- TRECHO DO TEXTO -
________________

Introdução
A Reforma Tributária brasileira, aprovada em dezembro de 2023 através da Emenda Constitucional nº 132, introduz mudanças significativas no sistema tributário nacional. Entre as inovações mais relevantes está o mecanismo de “Split Payment” (pagamento dividido), que representa uma transformação na forma como os tributos sobre o consumo serão arrecadados no país. Este artigo analisa os fundamentos, a implementação e os possíveis impactos dessa nova sistemática no contexto jurídico e econômico brasileiro.
O que é o Split Payment?
O Split Payment, ou pagamento dividido, é um mecanismo de arrecadação tributária no qual, no momento do pagamento de uma operação comercial, uma parte do valor é automaticamente direcionada aos cofres públicos. No contexto da Reforma Tributária brasileira, este sistema será aplicado na cobrança do Imposto sobre Bens e Serviços (IBS) e da Contribuição sobre Bens e Serviços (CBS), que substituirão tributos como ICMS, ISS, PIS e COFINS.
Fundamentos Legais e Cronograma de Implementação
A Emenda Constitucional nº 132/2023 estabelece as bases constitucionais para o Split Payment, mas sua regulamentação detalhada ocorrerá por meio de leis complementares. De acordo com o cronograma oficial divulgado pelo Ministério da Fazenda, a implementação seguirá as seguintes etapas:
- 2024: Envio e aprovação das leis complementares que regulamentarão o IBS e a CBS, incluindo os mecanismos de Split Payment.
- 2026-2027: Início do período de teste, com alíquota reduzida da CBS (federal) e do IBS (estadual e municipal).

________________

- INSTRUÇÕES DA TAREFA -
No texto sobre o Split Payment, troque "cofres públicos" por "cofres do governo" e reescreva o trecho entre "O Split Payment, ou" e "PIS e COFINS.", inclusive.

________________

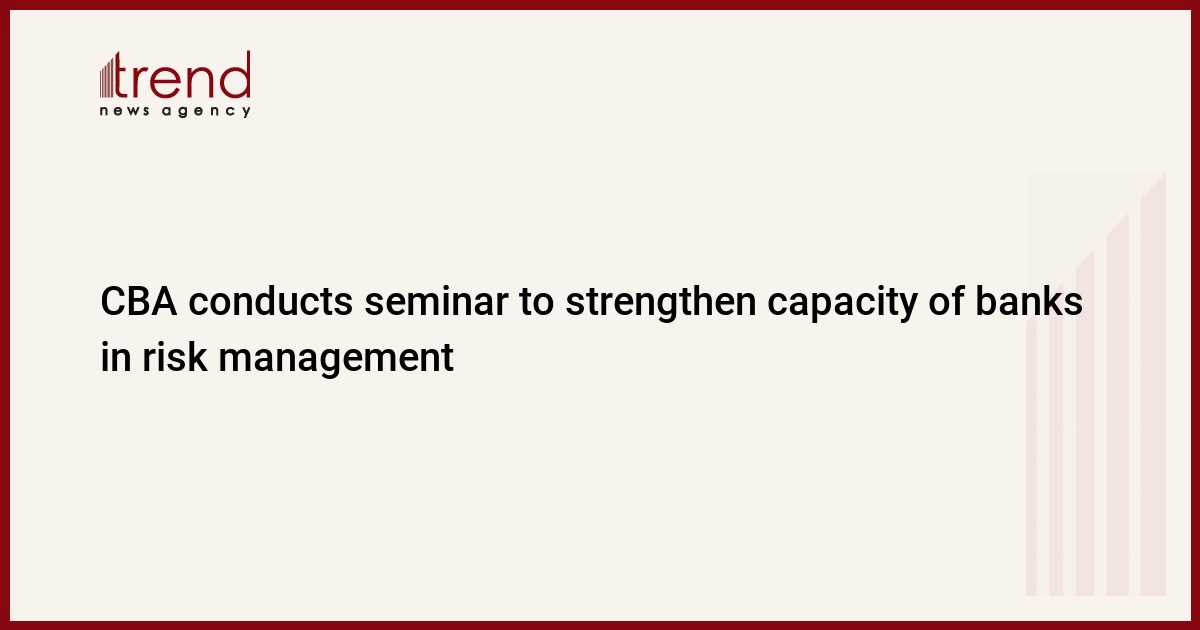 trend
news agency

CBA conducts seminar to strengthen capacity of banks in risk management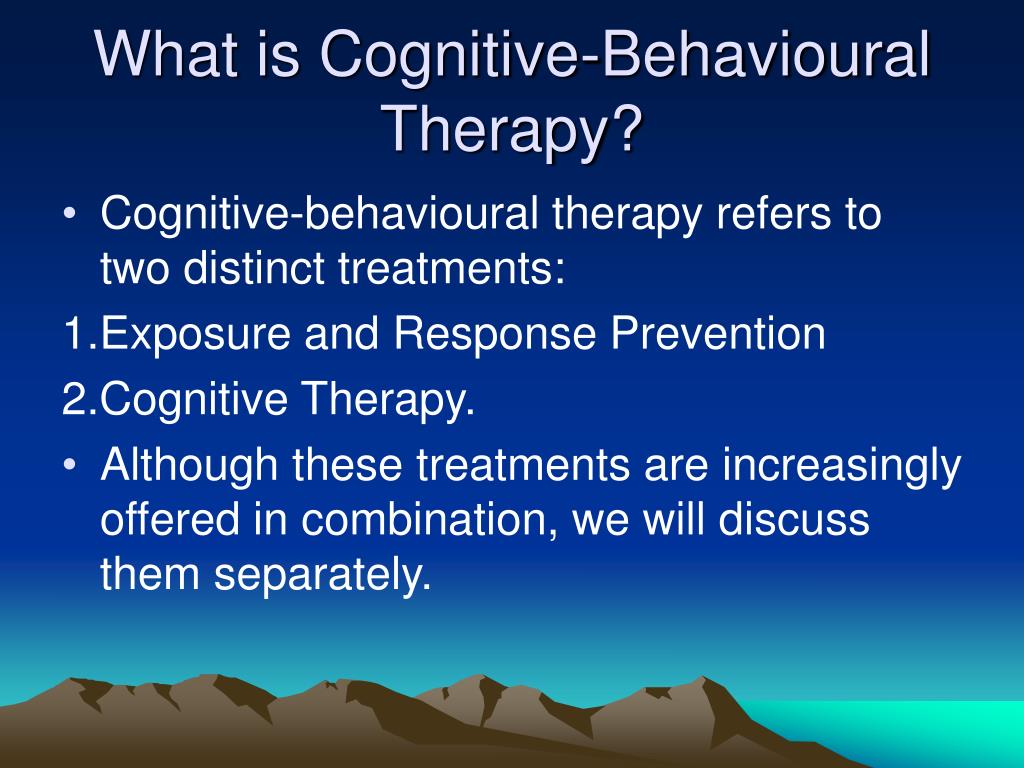 What is Cognitive-Behavioural Therapy?

• Cognitive-behavioural therapy refers to two distinct treatments:

1.Exposure and Response Prevention

2.Cognitive Therapy.

• Although these treatments are increasingly offered in combination, we will discuss them separately.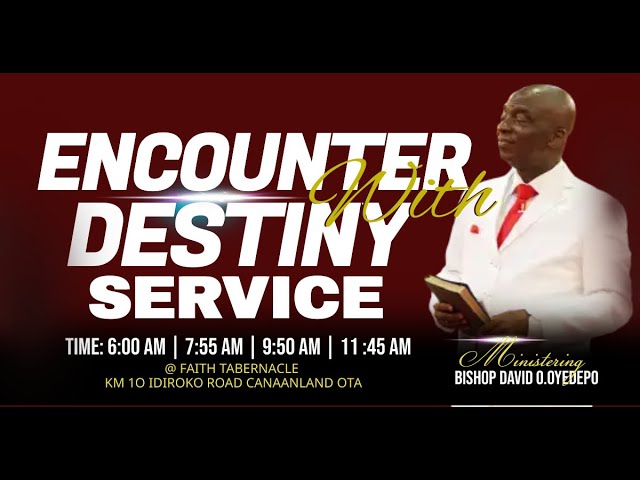 ENCOUNTER With DESTINY SERVICE

TIME: 6:00 AM | 7:55 AM | 9:50 AM | 11 :45 AM

@ FAITH TABERNACLE
KM 1O IDIROKO ROAD CANAANLAND OTA

Ministering
BISHOP DAVID O.OYEDEPO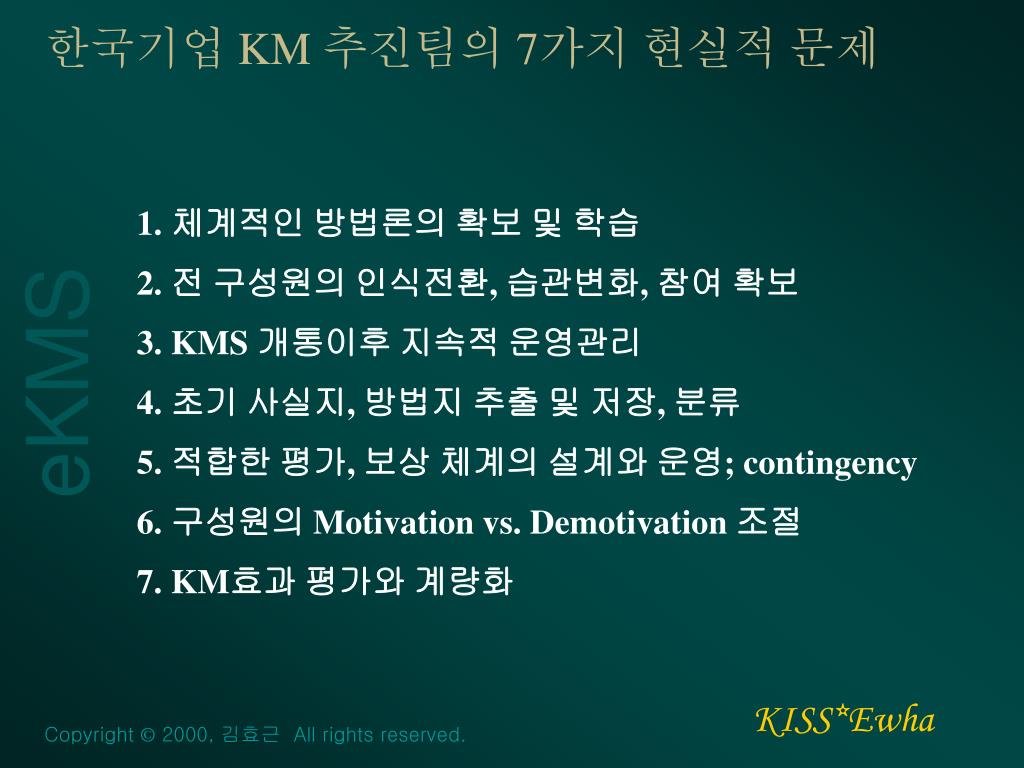 한국기업 KM 추진팀의 7가지 현실적 문제

eKMS

1. 체계적인 방법론의 확보 및 학습

2. 전 구성원의 인식전환, 습관변화, 참여 확보

3. KMS 개통이후 지속적 운영관리

4. 초기 사실지, 방법지 추출 및 저장, 분류

5. 적합한 평가, 보상 체계의 설계와 운영; contingency

6. 구성원의 Motivation vs. Demotivation 조절

7. KM효과 평가와 계량화

Copyright © 2000, 김효근 All rights reserved.

KISS*Ewha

________________

- RESPOSTA -
O Split Payment, ou pagamento dividido, é um mecanismo de arrecadação tributária no qual, no momento do pagamento de uma operação comercial, uma parte do valor é automaticamente direcionada aos cofres do governo. No contexto da Reforma Tributária brasileira, este sistema será aplicado na cobrança do Imposto sobre Bens e Serviços (IBS) e da Contribuição sobre Bens e Serviços (CBS), que substituirão tributos como ICMS, ISS, PIS e COFINS.